** Start of Provided passage **
Under the law of Ohio, an individual taking out insurance on his own life has a right to designate anyone he chooses as his beneficiary, irrespective of whether such beneficiary has an insurable interest in his life. Shepard v. Espy, Ohio App.1955, 142 L.E.2d 238; Pierce v. Metropolitan Life Insurance Co., 1933, 46 Ohio App. 36, 187 L.E. 77; 30 O.Jur.2d, Insurance, 321. Thus, Carlton L. Small had a right to name the corporation as his beneficiary without affecting the validity of the contract. Thereafter, the corporation had a right to designate the individuals to replace it as beneficiaries, both by virtue of the specific reservation to that effect in the original policy and by reason of the fact that it was in law the owner of the policy following the endorsement of June 17, 1938. Doyle v. Gifford, Ohio App.1938, 28 Ohio Law Abs. 602.
Even if the corporation is considered as having procured the policy on the life of Carlton L. Small, its president, it had an insurable interest in him at the time the insurance became operative, and, therefore, the policy was a valid one. United States v. Supplee-Biddle Hardware Co., 1924, 265 U.S. 189, 44 S.Ct. 546, 68 L.Ed. 970; Connecticut Mutual Life Insurance Company v. Schaefer, 1876, 94 U.S. 457, 24 L.Ed. 251; Keckley v. Coshocton Glass Co., 1912, 86 Ohio St. 213, 99 N.E. 299; 30 O.Jur.2d, Insurance, 323.
** End of Provided passage **
** Start of Data listing **
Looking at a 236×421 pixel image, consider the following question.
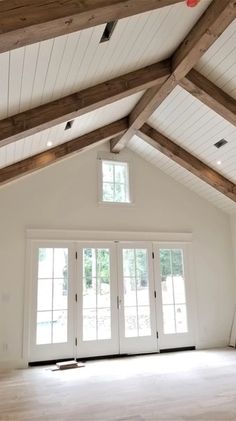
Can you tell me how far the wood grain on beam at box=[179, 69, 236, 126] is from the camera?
13.5 ft

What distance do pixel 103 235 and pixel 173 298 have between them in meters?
1.82

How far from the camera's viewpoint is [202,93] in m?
4.16

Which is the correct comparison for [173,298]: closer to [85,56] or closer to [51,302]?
[51,302]

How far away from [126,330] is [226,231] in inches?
116

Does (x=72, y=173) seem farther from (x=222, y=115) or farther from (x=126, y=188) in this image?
(x=222, y=115)

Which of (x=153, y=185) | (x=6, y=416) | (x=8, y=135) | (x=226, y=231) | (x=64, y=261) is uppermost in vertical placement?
(x=153, y=185)

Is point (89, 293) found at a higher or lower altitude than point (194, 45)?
lower

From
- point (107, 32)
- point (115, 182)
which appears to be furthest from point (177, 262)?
point (107, 32)

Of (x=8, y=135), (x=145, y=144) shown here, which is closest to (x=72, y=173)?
(x=145, y=144)

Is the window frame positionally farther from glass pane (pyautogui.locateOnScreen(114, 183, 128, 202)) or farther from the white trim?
the white trim

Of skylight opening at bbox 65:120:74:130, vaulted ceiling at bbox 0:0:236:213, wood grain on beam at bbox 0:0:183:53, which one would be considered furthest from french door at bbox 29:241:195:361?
Result: wood grain on beam at bbox 0:0:183:53

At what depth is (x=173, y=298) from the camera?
6.20 meters

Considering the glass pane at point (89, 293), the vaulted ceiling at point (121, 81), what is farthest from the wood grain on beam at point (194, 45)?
the glass pane at point (89, 293)

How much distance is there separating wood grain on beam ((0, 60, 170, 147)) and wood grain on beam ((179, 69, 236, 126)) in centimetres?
37
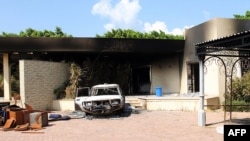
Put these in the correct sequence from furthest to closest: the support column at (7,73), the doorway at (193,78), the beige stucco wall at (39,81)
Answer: the doorway at (193,78)
the support column at (7,73)
the beige stucco wall at (39,81)

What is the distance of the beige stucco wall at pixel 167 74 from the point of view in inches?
991

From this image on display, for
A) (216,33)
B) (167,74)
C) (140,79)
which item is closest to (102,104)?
(216,33)

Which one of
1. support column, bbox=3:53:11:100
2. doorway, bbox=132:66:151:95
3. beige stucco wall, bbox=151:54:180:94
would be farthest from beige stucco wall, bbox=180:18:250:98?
support column, bbox=3:53:11:100

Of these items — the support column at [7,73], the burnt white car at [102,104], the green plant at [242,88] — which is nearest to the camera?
the burnt white car at [102,104]

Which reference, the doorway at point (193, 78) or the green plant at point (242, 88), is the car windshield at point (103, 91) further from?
the doorway at point (193, 78)

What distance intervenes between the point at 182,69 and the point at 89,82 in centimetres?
628

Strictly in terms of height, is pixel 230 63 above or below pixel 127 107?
above

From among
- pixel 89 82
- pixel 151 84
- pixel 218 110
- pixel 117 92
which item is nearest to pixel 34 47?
pixel 89 82

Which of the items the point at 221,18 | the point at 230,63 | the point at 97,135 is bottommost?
the point at 97,135

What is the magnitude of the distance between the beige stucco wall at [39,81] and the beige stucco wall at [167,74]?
7.30 metres

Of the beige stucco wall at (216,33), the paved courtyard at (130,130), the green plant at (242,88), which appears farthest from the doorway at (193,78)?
the paved courtyard at (130,130)

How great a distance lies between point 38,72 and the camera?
66.9 ft

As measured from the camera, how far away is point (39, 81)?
** End of Data listing **
### Your tasks:
1 – Using the passage on Ohio insurance law, answer each question below.
(a) Under Ohio law, whom may an individual taking out insurance on his own life designate as his beneficiary?
(b) On what date was the endorsement after which the corporation was in law the owner of the policy?
(c) What position did Carlton L. Small hold in the corporation?
2 – Write out the stretch of the passage on Ohio insurance law from "Under the law" through "Law Abs. 602.".

### Solution set:
1 –
(a) Anyone he chooses, irrespective of whether that beneficiary has an insurable interest in his life.
(b) June 17, 1938.
(c) He was its president.

2 –
Under the law of Ohio, an individual taking out insurance on his own life has a right to designate anyone he chooses as his beneficiary, irrespective of whether such beneficiary has an insurable interest in his life. Shepard v. Espy, Ohio App.1955, 142 L.E.2d 238; Pierce v. Metropolitan Life Insurance Co., 1933, 46 Ohio App. 36, 187 L.E. 77; 30 O.Jur.2d, Insurance, 321. Thus, Carlton L. Small had a right to name the corporation as his beneficiary without affecting the validity of the contract. Thereafter, the corporation had a right to designate the individuals to replace it as beneficiaries, both by virtue of the specific reservation to that effect in the original policy and by reason of the fact that it was in law the owner of the policy following the endorsement of June 17, 1938. Doyle v. Gifford, Ohio App.1938, 28 Ohio Law Abs. 602.